Em três anos de domínio do poder no Afeganistão, os Talibãs impõem cada vez mais restrições à liberdade dos indivíduos, promovendo reformas violentas nos costumes e restringindo até o uso da máquina de escrever – sob a alegação de que é preciso ter cuidado com o que sai no papel datilografado. O ofício do jornalismo no país sobrevive com resquícios de possibilidades de expressão e divulgação da informação para o público. As mulheres devem usar roupas que cubram o corpo e o rosto, roupas que não podem ser finas, para “não causar tentação”, segundo o governo. A polícia do moralismo também atinge, em menor escala, os homens, que não podem raspar a barba, nem pentear o cabelo de maneira fora do padrão estipulado. Quase trezentos foram afastados das forças de segurança, porque estavam sem barba, ou com a barba mais rente do que o permitido.

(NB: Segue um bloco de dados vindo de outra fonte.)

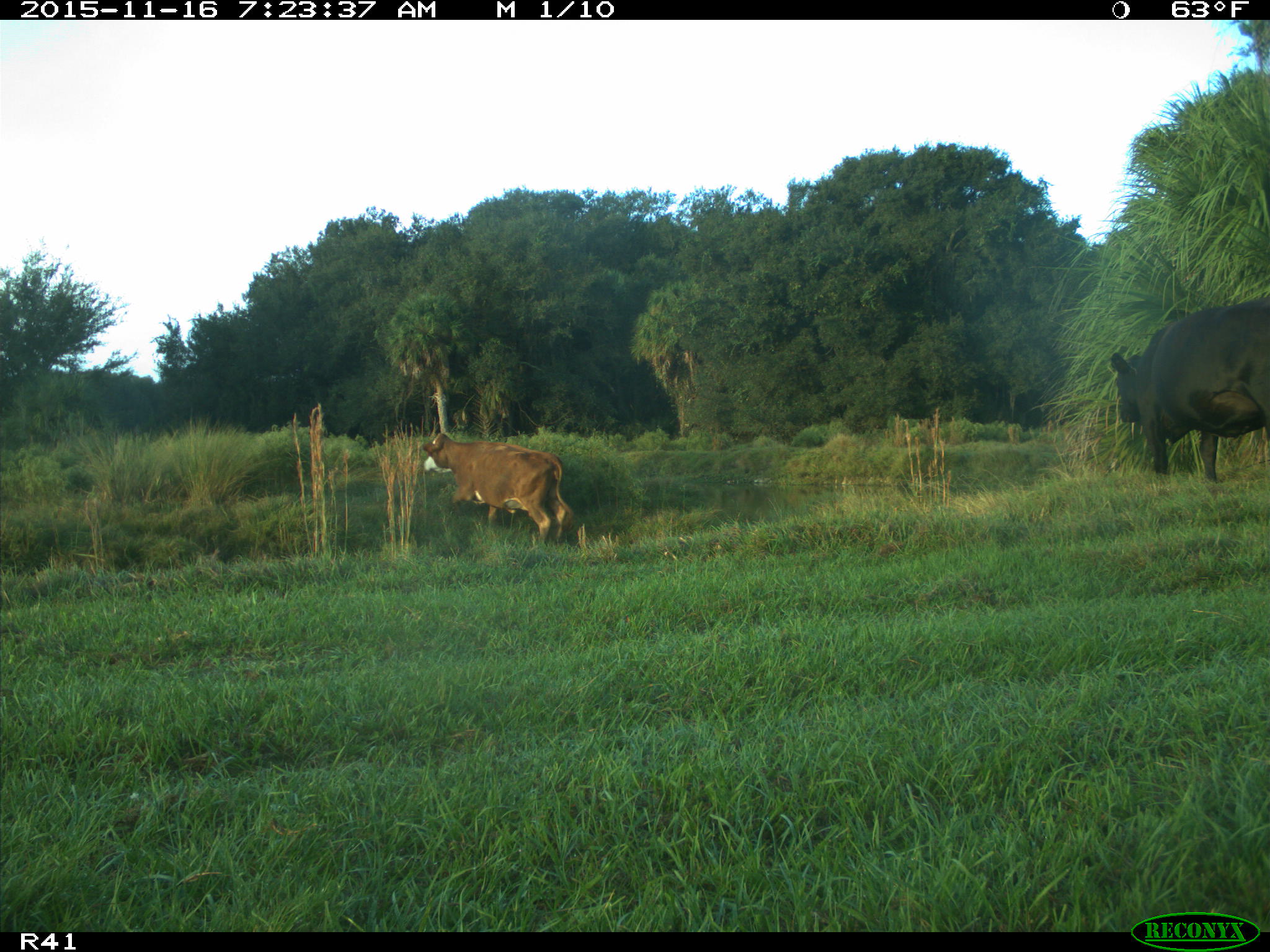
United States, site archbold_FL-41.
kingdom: Animalia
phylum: Chordata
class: Mammalia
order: Artiodactyla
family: Bovidae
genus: Bos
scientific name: Bos taurus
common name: domestic cow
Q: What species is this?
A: Bos taurus (domestic cow).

O que se vê no Afeganistão é mais um alerta para o mundo inteiro, sobretudo para as populações de países democráticos que têm dado corda a radicalismos montados, muitas vezes, sobre discursos de reformas nos costumes, usando o moralismo como isca para resgatar ou manter o que chamam de tradições. Mas que não passam, na maioria dos casos, de cerceamento a direitos básicos, invadindo o terreno da liberdade com as tropas da intolerância e da discriminação. E da mentira explícita, como a Venezuela de Nicolás Maduro e sua proibição à oposição de participar do processo eleitoral, com a realização de uma eleição de fachada, antecipada e sucedida por prisões e violência política. Os extremismos se tocam nas consequências maléficas de longa duração para a população, espremida por tiranias opressoras.

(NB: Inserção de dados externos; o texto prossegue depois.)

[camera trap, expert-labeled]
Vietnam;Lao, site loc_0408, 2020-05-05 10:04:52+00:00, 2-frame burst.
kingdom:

No ano passado, mais de 13 mil afegãos foram presos, acusados de terem praticado atos imorais, pelo Ministério para a Propagação da Virtude e Prevenção do Vício do Talibã. A informação foi divulgada pelo próprio Talibã, que não explicou o que teriam sido esses atos de imoralidade que motivaram as prisões. O trágico no obscurantismo é a certeza na definição de critérios sobre os quais ninguém, além dos ditadores e seus séquitos, possui noção do que sejam. Para o Talibã, o sorriso e a voz de uma mulher podem ser imorais, assim como um homem sem barba. Como em todo regime totalitário, a liberdade de expressão atinge em cheio a imprensa, cuja razão de ser mora no direito dos cidadãos de serem bem informados – especialmente com variedade de pontos de vista. No Afeganistão, a máquina de escrever se consuma como objeto perigoso, recordando a obra “1984” de George Orwell, em que a simples anotação em um pedaço de papel era monitorada pelo governo.
Se as democracias contemporâneas encontram dificuldades para responder às demandas dos povos em diversos países, a escolha dos governantes e dos parlamentares, bem como a autonomia do Judiciário, num sistema tripartite equilibrado, precisa dispor de redes institucionais de proteção contra os radicalismos. Na democracia, a propagação da liberdade e a prevenção do autoritarismo são causas cotidianas, que devem ser impulsionadas periodicamente, no ato – imoral para extremistas – do voto.